Benfica, entre a estratégia e a identidade
Por alguma razão se diz que os números falam por si. Pois os de Bruno Lage no Benfica não deixam margem para dúvidas: com a 13.ª vitória consecutiva em jogos fora para o campeonato, Lage bateu mais um recorde. É o técnico a alcançar mais depressa 25 vitórias (em 27 jogos) na principal competição como treinador do Glorioso – ultrapassando os números de Fernando Riera, que duravam desde 1966/67, quando o chileno precisou de 28 jogos para atingir o mesmo registo. Se dúvidas houvesse sobre o que caracteriza o Benfica de Lage a resposta é fácil: ganhar. Foi assim a temporada passada com uma conquista impensável e as condições para que a história se repita esta época continuam todas presentes. Mas, com o passar do tempo, a identidade do técnico do Benfica vai-se tornando também mais conhecida.
As conferências de
imprensa de Lage são, aliás, um bom observatório da forma como o treinador do Benfica pensa o jogo da equipa. Há, a este propósito, uma declaração lapidar, proferida no rescaldo do jogo com o Lyon: “Em função do adversário, mudamos a estratégia e temos acertado mais vezes do que falhado e não vamos mudar porque foi assim que chegámos aqui.”
É óbvio que há sempre uma componente estratégica
na forma como os treinadores abordam os jogos, mas com Lage fica-se com a sensação de que a estratégia desempenha mesmo um papel fulcral (veja-se as alterações radicais no onze e até em alguns princípios de jogo nas partidas europeias). O ponto é importante, pois encerra um dilema que se sente, em campo, quando vemos o Benfica a jogar.

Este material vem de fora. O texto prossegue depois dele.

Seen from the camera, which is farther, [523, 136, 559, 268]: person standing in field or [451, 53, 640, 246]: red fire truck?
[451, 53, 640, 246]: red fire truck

O enfoque na estratégia nas competições europeias
é, afinal, um reconhecimento de que com a nossa identidade não temos hipóteses a um nível mais elevado. É, também, uma abordagem realista: o plantel não está dimensionado para o nível Champions e a equipa não é capaz de se impor na Europa com o futebol mais associativo e que privilegia o jogo interior, dominante nas competições domésticas. Não há como negá-lo, o fosso crescente entre a intensidade da Liga portuguesa e o que se passa nos maiores campeonatos europeus, a prazo, condena a capacidade competitiva dos clubes nacionais.
A questão, contudo, é que também no campeonato
nacional a estratégia se vem impondo à identidade da equipa. O Benfica, hoje, é um clube com um futebol menos personalizado e impositivo no ataque do que no passado. O jogo em Tondela foi, apenas, um último exemplo.
Uma parte da explicação está na onda de lesões
que, uma vez mais, assume contornos estruturais e obriga a uma explicação (por si só, os regressos da dupla Florentino/Gabriel e a recuperação de Chiquinho vão solucionar muitos dos problemas), mas com tanta variação na equipa e sem alguém capaz de ligar o jogo atacante, o Benfica pode voltar a ser uma equipa descaracterizada e a depender apenas da estratégia. Ora, o sucesso recente tornou – felizmente – os adeptos mais exigentes.